File: USG-UAP-D001 Dated: Primarily 1998 Length: 86 pages Agency: USG (White House / Congress / NASA) Released: PURSUE Release 03

What this document actually is

USG-UAP-D001 is not a UFO incident report. It is a bundle of Headquarters Action Tracking System (HATS) records - the internal paperwork NASA's Congressional Inquiries office used to log, route, and close out constituent correspondence - along with the letters, emails, and draft replies themselves. Constituent names throughout are redacted per standard FOIA practice, appearing in the released text as (b) (6) markers; this piece preserves those redactions exactly as released rather than guessing at who wrote in.

The pattern repeats dozens of times across the file: a citizen writes to a Senator, House member, or directly to the White House about UFOs. That office forwards the letter to NASA's Office of Legislative Affairs, care of Associate Administrator Edward Heffernan. NASA drafts a reply, encloses a standard fact sheet, and closes the case in the tracking system - usually within a few weeks.

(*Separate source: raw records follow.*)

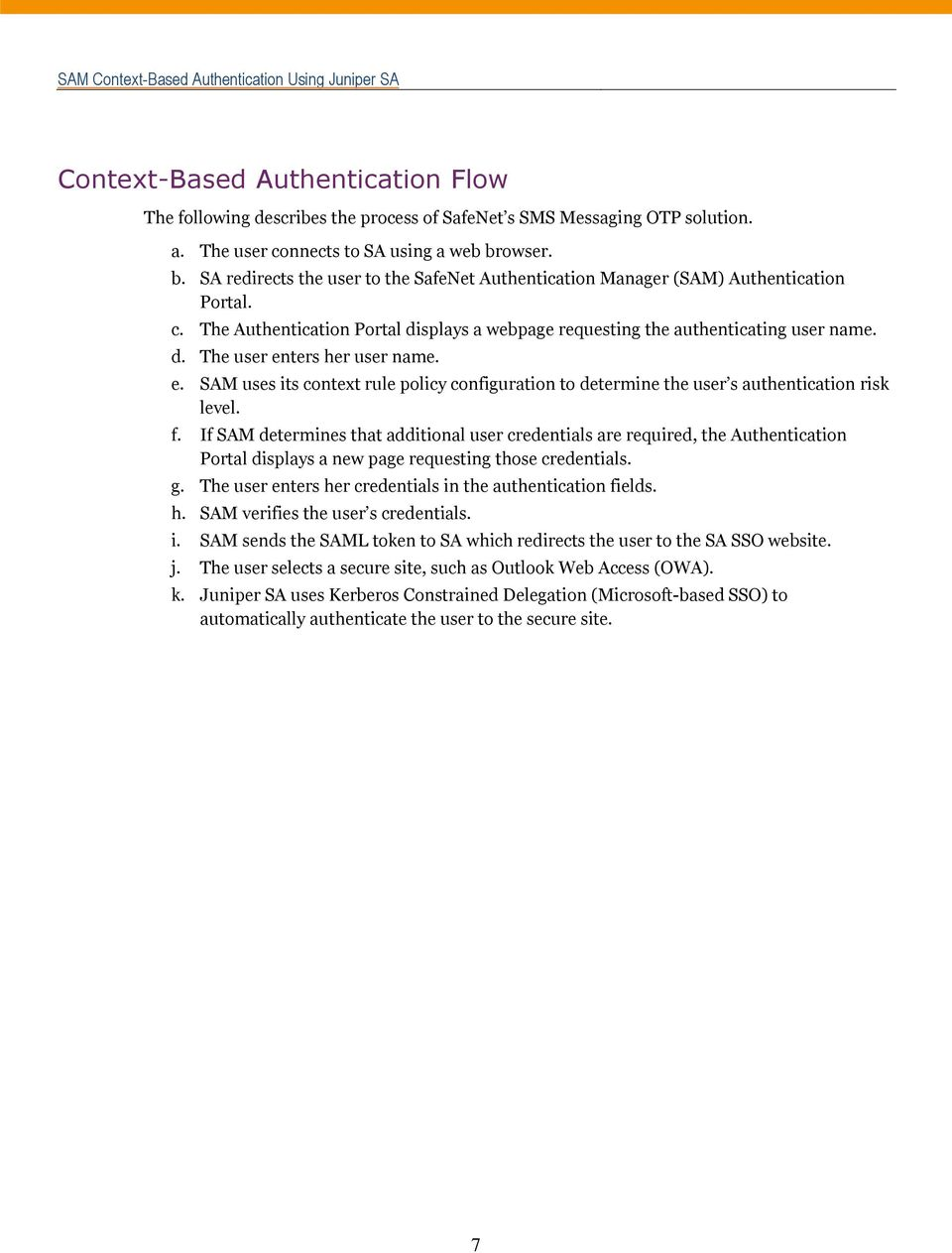 e. SAM uses its context rule policy configuration to determine the user s authentication risk level. f.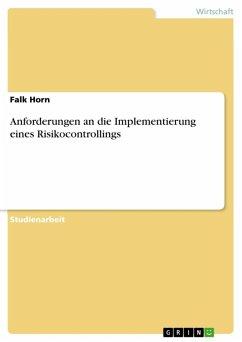 Anforderungen an die Implementierung eines Risikocontrollings (eBook, ePUB) - Horn, Falk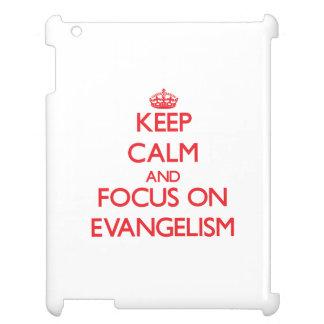 Keep Calm and focus on EVANGELISM iPad Case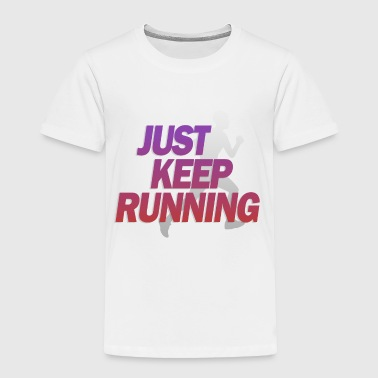 Just Keep Running - Toddler Premium T-Shirt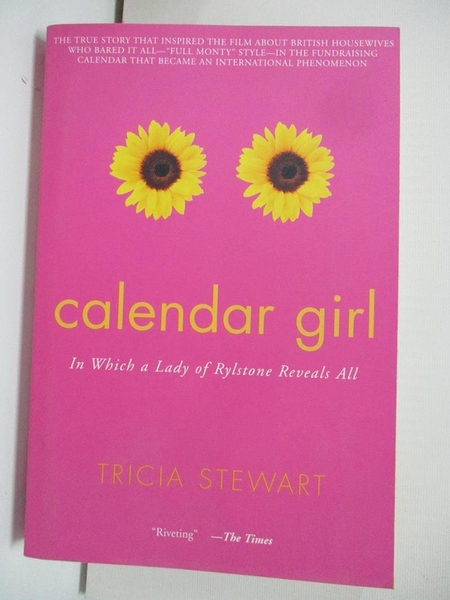 【書寶二手書T1/傳記_AXK】Calendar Girls: In Which a Lady of Rylstone Reveals All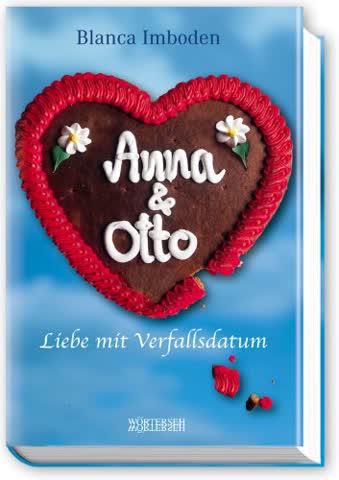 Anna & Otto - Liebe mit Verfallsdatum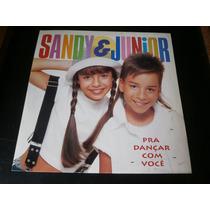 Lp Sandy E Junior, Pra Dançar Com Você Vinil C/ Encarte 1994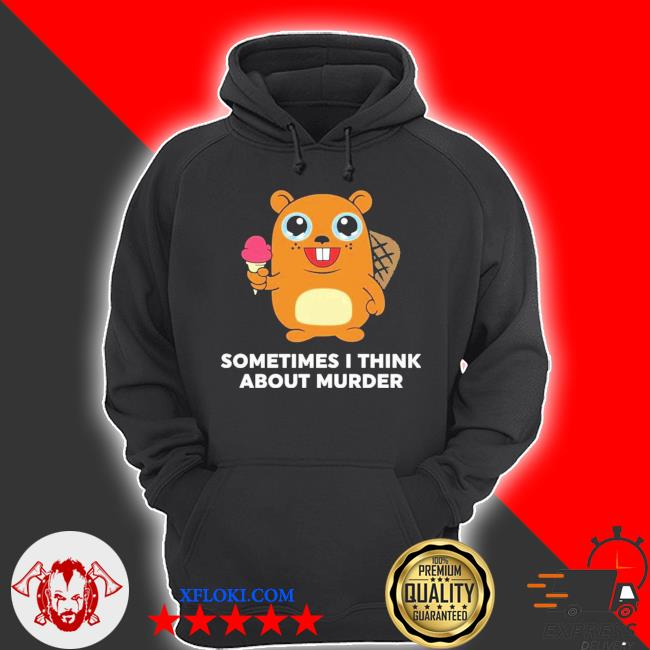 Sometimes I think about murder new 2021 s hoodie
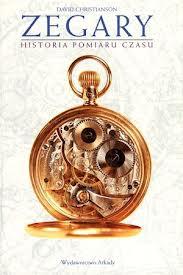 Zegary. Historia pomiaru czasu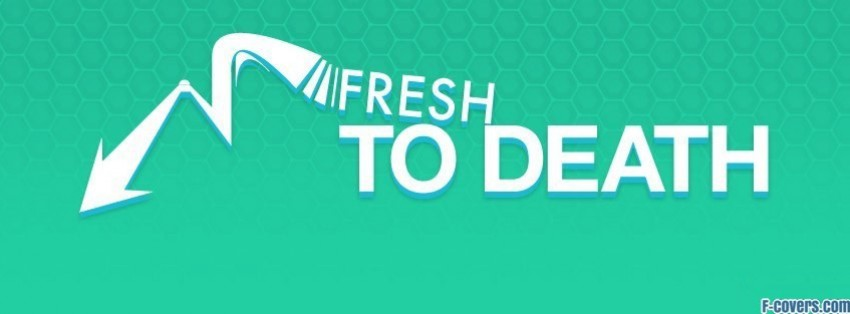 fresh to death at profile pic facebook cover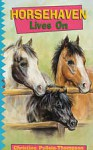 Horsehaven Lives On - Christine Pullein-Thompson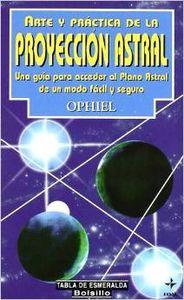 Arte y práctica de la proyección astral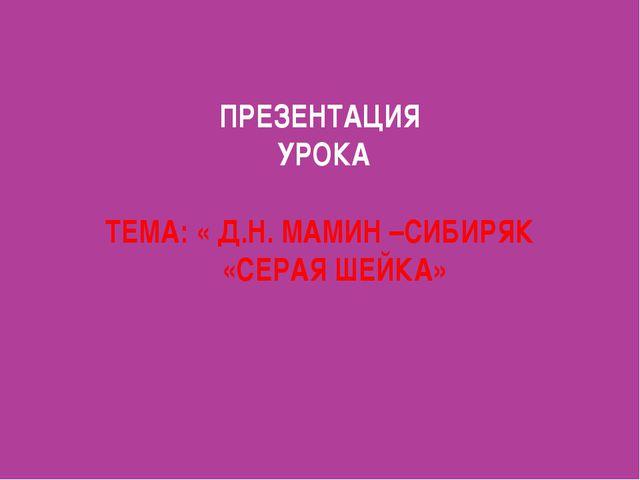 ПРЕЗЕНТАЦИЯ УРОКА ТЕМА: « Д.Н. МАМИН –СИБИРЯК «СЕРАЯ ШЕЙКА»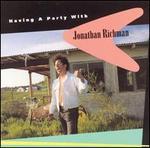 Having a Party with Jonathan Richman - Jonathan Richman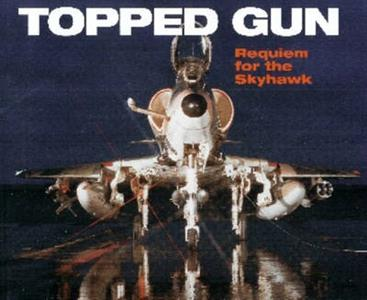 Topped Gun - Requiem For The Skyhawk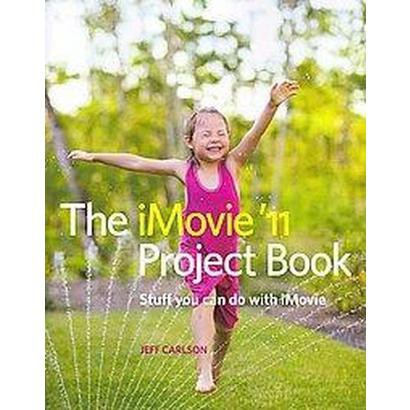 The iMovie '11 Project Book (Paperback)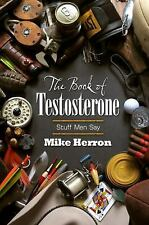 The Book of Testosterone : Stuff Men Say by Mike Herron (2013, Paperback)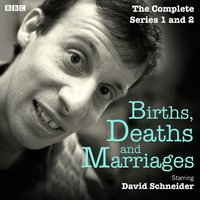 Births, Deaths and Marriages: The Complete Series 1 and 2 - David Schneider - audiobook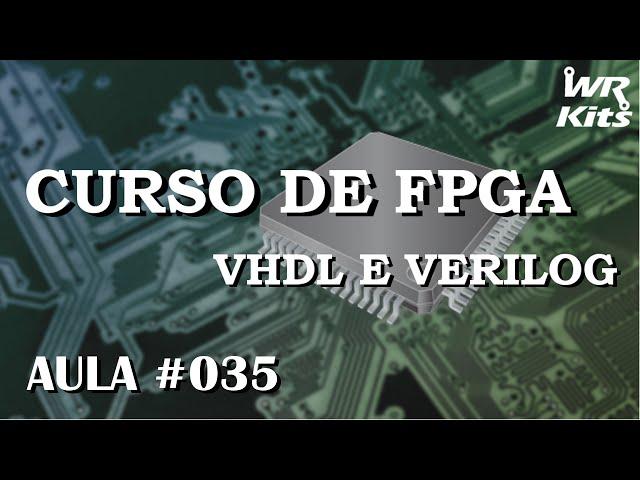 VARIÁVEIS COMPARTILHADAS | Curso de FPGA #035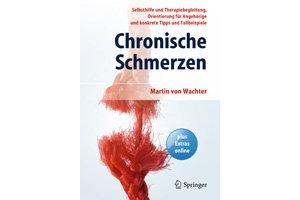 """""""Chronische Schmerzen"""" von Martin von Wachter Quelle: Springer Medizin"""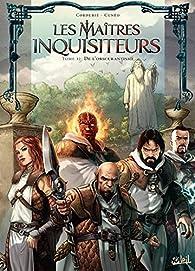 Les Maîtres inquisiteurs, tome 12 : De l'obscurantisme par Sylvain Cordurié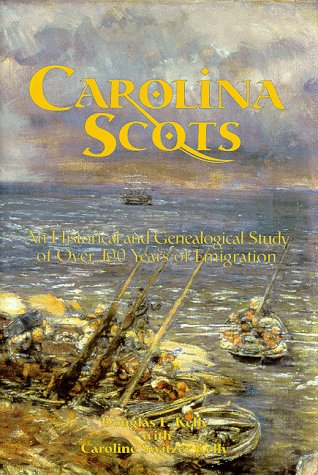 Carolina Scots: An Historical and Genealogical Study of Over 100 Years of Emigration Douglas F. Kelly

What people actually asked

The questions are specific, and often reveal the reader's own theory of the case:

Senator Olympia Snowe (Maine), forwarding a constituent, May 18 1998

The constituent doubted the "authenticity of the recently released Mariner photographs" - actually the newer Mars Global Surveyor images - specifically because the picture "only having 75 shades of grey, rather than the 256 it is supposed to have."

Senator Charles Grassley (Iowa), forwarding a constituent, August 1998

Requesting information "about the possible sightings of Unidentified Flying Objects (UFOs) by NASA astronauts" - the inquiry NASA answered by enclosing a 1976 magazine article rather than drafting anything new (see below).

A White House email correspondent, March 16 1998

Identified themselves as a member of CSETI (the Center for the Study of Extraterrestrial Intelligence) and asked President Clinton to hold public congressional hearings, referencing an alleged December 1997 briefing of senior officials by CSETI director Dr. Steven Greer. The letter also invoked a rumor that Clinton had asked former associate attorney general Webster Hubbell to look into what the government knew, and - dating the letter precisely - suggested hearings as "a way of changing the headlines about sex in the White House."

A separate constituent letter, undated within the extracted excerpt

Asked bluntly: "Will you push for open hearings or are you stonewalled as well by MJ-12?" - a reference to the long-disputed "Majestic 12" documents, treated here as the writer's own framing, not as anything this site verifies.

To be precise about what these letters are and are not: they are evidence that citizens raised these specific claims and questions to the government in 1998. They are not evidence that Steven Greer's alleged December 1997 briefing happened as described, that Webster Hubbell was tasked with any such investigation, or that "MJ-12" refers to anything real - the Majestic 12 documents have been extensively disputed since they surfaced in the 1980s. This file documents the correspondence, not the underlying claims.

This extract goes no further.